### The task:
Please rewrite the mefloquine abstract between "Determination of mefloquine" and "on filter paper.", inclusive, with "electron-capture" replaced by "flame-ionization".

### Source text:
Determination of mefloquine by electron-capture gas chromatography after phosgene derivatization in biological samples and in capillary blood collected on filter paper.

Mefloquine is determined in 100-microliter samples of whole blood, plasma and capillary blood collected on filter paper by gas chromatography with electron-capture detection after derivatization with phosgene. Sample preparation for whole blood and plasma involves a protein precipitation step that uses a combination of zinc and acetonitrile, followed by simultaneous extraction with methylene chloride and derivatization with phosgene at pH 9.50. Filter paper spots are immersed for 12-24 h in 0.1 M hydrochloric acid, followed by simultaneous extraction with methyl tert.-butyl ether and derivatization. After evaporation of the organic phase and reconstitution with ethyl acetate, 1 microliter of the extract is injected into a megabore capillary column. Because of the high sensitivity of the method, mefloquine concentrations down to 25 nmol/l (9.5 micrograms/l) are determined in 100-microliters samples with a relative standard deviation of 12% at the 25 nmol/l level. Excellent precision was obtained over the range of concentrations tested, 0.10-3 mumol/l (45-1100 micrograms/l), in both plasma and whole blood and from filter-paper-collected capillary blood. The day-to-day relative standard deviation in plasma at the therapeutic level (1-3 mumol/l) was 4.5% (n = 8).

### Supplied entries:
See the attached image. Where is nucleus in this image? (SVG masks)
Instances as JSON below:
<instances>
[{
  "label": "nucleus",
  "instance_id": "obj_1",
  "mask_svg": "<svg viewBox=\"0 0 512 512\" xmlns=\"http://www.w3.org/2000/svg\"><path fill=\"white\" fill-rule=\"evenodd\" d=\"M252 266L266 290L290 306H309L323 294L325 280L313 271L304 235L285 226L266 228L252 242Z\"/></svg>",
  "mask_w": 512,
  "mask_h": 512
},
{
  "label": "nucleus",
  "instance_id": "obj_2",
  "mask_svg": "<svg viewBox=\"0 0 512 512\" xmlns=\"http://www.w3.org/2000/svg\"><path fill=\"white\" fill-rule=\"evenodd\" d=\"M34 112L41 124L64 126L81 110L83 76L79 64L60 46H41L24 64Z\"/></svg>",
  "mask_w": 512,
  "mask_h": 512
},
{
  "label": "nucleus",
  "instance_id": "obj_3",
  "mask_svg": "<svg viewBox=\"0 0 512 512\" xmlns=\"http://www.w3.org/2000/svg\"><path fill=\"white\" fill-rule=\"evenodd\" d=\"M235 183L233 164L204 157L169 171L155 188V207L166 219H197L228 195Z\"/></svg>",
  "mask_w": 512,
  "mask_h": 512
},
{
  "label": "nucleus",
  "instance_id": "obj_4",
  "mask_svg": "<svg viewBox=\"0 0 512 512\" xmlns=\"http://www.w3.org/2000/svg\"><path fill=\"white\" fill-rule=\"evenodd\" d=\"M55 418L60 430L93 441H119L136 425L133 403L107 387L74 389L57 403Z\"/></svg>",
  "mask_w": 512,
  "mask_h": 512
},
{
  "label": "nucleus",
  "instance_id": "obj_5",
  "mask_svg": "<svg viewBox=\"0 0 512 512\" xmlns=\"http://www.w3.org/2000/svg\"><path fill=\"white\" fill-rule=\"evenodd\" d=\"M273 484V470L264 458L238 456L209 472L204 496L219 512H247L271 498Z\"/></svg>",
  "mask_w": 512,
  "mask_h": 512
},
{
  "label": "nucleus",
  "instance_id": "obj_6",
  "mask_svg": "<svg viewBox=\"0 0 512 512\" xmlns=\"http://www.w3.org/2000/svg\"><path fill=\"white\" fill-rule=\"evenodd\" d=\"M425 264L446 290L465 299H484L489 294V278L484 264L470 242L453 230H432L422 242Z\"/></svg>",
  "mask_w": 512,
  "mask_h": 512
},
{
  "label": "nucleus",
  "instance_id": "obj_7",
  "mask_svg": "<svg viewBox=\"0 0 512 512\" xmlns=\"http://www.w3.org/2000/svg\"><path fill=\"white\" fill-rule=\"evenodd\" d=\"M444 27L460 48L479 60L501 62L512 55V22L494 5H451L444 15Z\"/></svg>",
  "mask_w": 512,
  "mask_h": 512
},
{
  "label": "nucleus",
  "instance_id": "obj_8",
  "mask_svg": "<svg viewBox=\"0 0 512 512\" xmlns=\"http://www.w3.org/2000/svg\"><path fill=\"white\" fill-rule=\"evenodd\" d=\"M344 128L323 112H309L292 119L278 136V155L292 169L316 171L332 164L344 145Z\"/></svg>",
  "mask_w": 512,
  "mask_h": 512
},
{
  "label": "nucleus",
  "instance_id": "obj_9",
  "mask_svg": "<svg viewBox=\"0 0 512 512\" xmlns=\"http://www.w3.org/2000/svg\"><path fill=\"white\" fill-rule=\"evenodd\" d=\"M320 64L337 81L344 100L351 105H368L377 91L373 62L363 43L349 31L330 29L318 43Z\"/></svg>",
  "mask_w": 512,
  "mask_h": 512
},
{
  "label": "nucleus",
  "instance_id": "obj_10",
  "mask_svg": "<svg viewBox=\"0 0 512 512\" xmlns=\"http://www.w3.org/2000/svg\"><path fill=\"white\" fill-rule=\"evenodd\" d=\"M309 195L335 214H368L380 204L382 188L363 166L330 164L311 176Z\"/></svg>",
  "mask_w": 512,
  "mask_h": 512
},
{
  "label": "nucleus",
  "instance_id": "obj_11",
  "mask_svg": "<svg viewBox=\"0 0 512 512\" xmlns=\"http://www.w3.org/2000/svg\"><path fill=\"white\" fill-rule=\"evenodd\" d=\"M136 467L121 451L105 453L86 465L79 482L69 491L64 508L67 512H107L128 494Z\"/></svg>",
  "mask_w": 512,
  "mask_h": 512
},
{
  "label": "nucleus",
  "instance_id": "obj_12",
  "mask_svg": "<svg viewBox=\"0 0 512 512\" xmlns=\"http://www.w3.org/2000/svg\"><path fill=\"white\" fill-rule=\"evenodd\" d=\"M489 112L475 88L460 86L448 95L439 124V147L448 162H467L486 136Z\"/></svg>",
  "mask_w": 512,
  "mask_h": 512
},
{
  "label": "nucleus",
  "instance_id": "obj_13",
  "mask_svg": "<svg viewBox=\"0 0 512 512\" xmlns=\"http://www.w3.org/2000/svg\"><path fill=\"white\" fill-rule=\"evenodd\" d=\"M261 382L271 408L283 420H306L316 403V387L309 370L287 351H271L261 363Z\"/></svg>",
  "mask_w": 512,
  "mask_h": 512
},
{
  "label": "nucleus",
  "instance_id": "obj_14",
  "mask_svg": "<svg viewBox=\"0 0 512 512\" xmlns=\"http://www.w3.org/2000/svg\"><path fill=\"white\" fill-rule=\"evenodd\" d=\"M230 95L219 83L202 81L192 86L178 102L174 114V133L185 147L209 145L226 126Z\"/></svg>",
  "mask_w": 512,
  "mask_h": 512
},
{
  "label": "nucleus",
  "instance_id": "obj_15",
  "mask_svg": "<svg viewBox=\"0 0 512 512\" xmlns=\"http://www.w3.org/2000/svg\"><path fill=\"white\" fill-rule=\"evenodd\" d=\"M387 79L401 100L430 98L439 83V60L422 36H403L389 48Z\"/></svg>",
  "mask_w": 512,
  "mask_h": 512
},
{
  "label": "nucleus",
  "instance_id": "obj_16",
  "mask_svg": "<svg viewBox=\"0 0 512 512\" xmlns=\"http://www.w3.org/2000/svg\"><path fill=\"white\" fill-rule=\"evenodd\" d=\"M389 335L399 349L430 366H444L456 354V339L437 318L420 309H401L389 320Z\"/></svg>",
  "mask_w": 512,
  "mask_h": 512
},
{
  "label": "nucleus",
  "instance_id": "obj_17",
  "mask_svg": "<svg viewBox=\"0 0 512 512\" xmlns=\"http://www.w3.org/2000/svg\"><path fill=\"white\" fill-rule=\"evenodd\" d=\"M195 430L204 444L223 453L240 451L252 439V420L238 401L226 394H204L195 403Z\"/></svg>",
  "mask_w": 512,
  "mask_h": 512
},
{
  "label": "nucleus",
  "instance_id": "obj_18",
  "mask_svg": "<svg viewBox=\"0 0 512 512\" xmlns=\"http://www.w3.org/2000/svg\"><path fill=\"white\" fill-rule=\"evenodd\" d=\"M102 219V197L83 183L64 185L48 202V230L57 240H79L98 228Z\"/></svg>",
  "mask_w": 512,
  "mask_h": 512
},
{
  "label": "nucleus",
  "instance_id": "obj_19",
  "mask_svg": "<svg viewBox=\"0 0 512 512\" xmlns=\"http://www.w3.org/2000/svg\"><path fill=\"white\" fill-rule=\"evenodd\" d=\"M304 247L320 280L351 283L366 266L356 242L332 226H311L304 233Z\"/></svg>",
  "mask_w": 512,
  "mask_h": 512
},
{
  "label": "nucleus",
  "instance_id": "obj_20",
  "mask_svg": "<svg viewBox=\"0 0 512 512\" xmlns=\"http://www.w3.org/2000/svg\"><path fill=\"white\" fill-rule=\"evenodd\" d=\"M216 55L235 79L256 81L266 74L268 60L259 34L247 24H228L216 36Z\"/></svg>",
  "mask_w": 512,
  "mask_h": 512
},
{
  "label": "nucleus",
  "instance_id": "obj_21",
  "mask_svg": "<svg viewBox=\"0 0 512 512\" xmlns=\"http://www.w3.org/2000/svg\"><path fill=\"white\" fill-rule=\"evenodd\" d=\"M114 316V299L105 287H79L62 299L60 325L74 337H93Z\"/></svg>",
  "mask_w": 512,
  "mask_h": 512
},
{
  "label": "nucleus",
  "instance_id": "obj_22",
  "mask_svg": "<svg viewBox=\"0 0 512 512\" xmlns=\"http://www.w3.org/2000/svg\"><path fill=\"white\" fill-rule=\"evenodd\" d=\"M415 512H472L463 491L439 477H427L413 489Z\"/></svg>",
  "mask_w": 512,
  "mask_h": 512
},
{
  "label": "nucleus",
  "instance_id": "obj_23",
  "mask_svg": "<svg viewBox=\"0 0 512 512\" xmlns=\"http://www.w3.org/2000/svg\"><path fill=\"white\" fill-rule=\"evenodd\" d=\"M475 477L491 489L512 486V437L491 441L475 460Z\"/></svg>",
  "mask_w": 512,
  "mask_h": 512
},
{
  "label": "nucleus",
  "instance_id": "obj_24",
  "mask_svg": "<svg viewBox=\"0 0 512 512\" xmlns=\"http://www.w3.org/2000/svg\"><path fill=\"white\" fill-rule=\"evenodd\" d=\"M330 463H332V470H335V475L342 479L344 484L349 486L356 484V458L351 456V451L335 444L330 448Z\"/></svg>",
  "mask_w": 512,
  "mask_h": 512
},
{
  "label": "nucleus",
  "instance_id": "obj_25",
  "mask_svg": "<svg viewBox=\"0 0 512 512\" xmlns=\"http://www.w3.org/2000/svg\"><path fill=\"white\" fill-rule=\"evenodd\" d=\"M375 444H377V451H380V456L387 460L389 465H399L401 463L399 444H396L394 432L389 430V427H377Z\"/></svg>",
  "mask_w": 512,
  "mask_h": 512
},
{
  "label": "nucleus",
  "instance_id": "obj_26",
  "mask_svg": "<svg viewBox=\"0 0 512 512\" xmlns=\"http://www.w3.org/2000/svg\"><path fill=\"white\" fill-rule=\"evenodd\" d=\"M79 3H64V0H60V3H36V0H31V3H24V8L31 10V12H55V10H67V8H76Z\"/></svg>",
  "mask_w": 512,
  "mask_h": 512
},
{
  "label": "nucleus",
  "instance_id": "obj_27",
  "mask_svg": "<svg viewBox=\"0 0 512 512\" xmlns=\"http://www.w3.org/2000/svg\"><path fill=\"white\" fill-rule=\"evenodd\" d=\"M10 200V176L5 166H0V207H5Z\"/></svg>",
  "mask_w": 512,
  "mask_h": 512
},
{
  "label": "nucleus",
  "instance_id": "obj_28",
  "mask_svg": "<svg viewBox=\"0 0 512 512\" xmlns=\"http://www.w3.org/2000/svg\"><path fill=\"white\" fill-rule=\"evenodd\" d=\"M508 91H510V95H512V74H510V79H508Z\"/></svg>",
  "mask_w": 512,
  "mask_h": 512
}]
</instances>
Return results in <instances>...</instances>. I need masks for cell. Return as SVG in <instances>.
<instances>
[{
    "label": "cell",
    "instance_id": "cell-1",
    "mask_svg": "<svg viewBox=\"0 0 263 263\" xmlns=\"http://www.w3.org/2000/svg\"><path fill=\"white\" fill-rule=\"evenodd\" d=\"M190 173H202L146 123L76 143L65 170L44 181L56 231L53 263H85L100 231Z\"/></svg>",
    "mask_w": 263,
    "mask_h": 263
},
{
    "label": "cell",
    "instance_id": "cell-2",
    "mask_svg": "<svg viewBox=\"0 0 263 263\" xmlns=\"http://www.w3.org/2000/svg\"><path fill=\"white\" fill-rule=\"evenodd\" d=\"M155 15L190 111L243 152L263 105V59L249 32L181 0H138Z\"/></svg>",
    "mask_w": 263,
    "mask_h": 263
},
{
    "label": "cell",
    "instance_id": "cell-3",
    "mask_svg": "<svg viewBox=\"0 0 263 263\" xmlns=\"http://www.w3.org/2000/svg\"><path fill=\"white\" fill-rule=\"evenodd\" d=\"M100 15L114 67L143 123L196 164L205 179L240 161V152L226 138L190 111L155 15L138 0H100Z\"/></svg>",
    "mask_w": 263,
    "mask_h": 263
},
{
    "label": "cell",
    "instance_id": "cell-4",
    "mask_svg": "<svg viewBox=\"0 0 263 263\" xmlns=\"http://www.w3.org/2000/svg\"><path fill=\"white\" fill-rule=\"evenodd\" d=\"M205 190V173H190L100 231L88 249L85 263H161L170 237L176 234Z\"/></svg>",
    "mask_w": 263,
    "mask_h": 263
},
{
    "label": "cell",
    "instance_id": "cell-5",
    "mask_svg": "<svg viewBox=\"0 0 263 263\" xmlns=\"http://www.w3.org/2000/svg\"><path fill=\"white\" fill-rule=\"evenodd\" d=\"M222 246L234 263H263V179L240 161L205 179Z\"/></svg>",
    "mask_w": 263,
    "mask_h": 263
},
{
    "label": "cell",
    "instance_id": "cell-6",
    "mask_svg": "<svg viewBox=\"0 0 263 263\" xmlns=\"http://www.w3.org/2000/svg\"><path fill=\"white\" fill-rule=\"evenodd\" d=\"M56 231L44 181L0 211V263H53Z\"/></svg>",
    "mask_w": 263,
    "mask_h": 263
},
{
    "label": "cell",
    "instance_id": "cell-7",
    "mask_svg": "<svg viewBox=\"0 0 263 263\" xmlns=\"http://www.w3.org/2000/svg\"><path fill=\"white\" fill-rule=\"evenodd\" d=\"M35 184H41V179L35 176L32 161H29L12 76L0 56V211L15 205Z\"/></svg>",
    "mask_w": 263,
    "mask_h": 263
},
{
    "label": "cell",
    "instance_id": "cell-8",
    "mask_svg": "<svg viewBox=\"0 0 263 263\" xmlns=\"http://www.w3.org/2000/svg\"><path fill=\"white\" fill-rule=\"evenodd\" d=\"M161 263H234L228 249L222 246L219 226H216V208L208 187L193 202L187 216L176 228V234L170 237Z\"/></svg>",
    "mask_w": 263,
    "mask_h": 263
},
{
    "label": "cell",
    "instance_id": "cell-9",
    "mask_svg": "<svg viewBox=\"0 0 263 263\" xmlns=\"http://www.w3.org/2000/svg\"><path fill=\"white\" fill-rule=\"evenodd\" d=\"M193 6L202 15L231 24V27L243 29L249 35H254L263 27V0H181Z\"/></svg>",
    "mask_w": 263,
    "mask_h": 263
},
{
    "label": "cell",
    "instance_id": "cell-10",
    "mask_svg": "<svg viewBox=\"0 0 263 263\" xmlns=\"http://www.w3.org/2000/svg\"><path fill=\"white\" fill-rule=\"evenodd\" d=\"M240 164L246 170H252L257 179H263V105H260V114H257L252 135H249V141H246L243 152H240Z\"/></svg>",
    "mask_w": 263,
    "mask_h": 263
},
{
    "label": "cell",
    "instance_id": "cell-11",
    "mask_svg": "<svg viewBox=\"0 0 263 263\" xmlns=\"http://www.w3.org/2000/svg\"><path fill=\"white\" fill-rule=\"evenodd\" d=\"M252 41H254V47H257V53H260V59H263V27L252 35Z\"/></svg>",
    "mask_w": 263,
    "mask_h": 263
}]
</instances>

### Task answer:
Determination of mefloquine by flame-ionization gas chromatography after phosgene derivatization in biological samples and in capillary blood collected on filter paper.